In the wake of the retail POS data breach crisis, people have lobbied for EMV and are talking about plans to implement EMV in the US. But those hurdles are still there and we haven’t seen much more than talk.
Meanwhile, others have tried to implement mobile payment systems. But these haven’t taken off because of the classic bootstrapping problem that new platforms face. Retailers won’t invest in the new technology until customers are willing to use it. Customers won’t use the new technology unless there’s a place to use it. Mobile payment systems have been like Bitcoin acceptance: a leading-edge curiosity that’s not ready for prime time.
By including Apple Pay capabilities on all new iPhones moving forward, Apple has overnight solved one half of the bootstrapping problem. Retailers can be confident that a percentage of their customers will be able to use Apple Pay. Not only that, but it will be their early adopter customers. This gives retailers incentive to support Apple Pay with the necessary payment infrastructure.

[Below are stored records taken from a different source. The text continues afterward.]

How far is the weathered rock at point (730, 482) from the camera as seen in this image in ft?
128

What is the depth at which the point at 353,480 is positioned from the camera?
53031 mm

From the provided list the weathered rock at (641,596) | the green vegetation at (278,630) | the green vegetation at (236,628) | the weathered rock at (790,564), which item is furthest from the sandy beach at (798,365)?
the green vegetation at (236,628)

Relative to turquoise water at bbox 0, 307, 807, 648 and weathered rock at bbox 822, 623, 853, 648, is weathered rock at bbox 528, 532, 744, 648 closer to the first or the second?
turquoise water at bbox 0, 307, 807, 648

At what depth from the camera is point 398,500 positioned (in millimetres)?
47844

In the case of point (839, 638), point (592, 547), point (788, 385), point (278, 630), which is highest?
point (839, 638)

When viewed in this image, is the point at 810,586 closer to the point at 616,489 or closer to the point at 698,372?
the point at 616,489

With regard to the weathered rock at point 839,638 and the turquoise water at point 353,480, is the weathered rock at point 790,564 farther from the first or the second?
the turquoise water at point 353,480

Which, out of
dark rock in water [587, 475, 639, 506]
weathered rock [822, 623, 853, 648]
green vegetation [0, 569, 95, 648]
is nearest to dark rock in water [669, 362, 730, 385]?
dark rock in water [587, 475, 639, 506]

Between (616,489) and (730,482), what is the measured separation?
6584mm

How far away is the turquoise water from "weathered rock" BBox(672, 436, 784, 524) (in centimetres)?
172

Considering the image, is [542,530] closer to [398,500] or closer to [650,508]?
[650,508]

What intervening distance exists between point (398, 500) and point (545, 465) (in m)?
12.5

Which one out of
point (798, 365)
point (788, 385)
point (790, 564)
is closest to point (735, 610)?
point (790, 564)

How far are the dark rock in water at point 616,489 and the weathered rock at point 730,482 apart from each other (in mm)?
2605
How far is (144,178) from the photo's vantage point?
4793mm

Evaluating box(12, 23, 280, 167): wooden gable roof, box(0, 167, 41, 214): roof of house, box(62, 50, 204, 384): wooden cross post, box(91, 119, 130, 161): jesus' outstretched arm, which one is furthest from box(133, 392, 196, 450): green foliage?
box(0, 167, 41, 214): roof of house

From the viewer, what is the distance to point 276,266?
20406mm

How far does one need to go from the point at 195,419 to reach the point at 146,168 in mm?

As we’ve seen in the past, where Apple leads the rest of the world follows. The implementation of infrastructure to support Apple Pay will quickly support other mobile payment platforms as companies like Google quickly move to piggyback on that technology and infrastructure. As technology proliferates, costs will come down and ease of use and implementation will go up.
Beyond how Apple’s entrance into mobile payment brings the “network effect” into play, there’s the fact that Apple’s implementation appears so far to be a good one from a security and privacy point of view. We need to research and understand it better, but it looks like Apple has come up with a solid design that I would feel comfortable using.
With Apple Pay, Apple has jumped into the world of retail payments at a time when the current solution is unsound and broken and the main proposed solution, EMV, isn’t desirable. They’re jumping in with a solution that appears to be good from a security and privacy point of view. And by jumping in, they bring their ability to move markets to bear on this issue.
In a single day, Apple may have changed how we pay for things for good, and helped us bring the retail POS data breach crisis to a close in the long term. And in so doing, they may have also saved all of us from the hassle of “chip and pin.”
That closure won’t come quickly, but at least we can see a light at the end of the tunnel.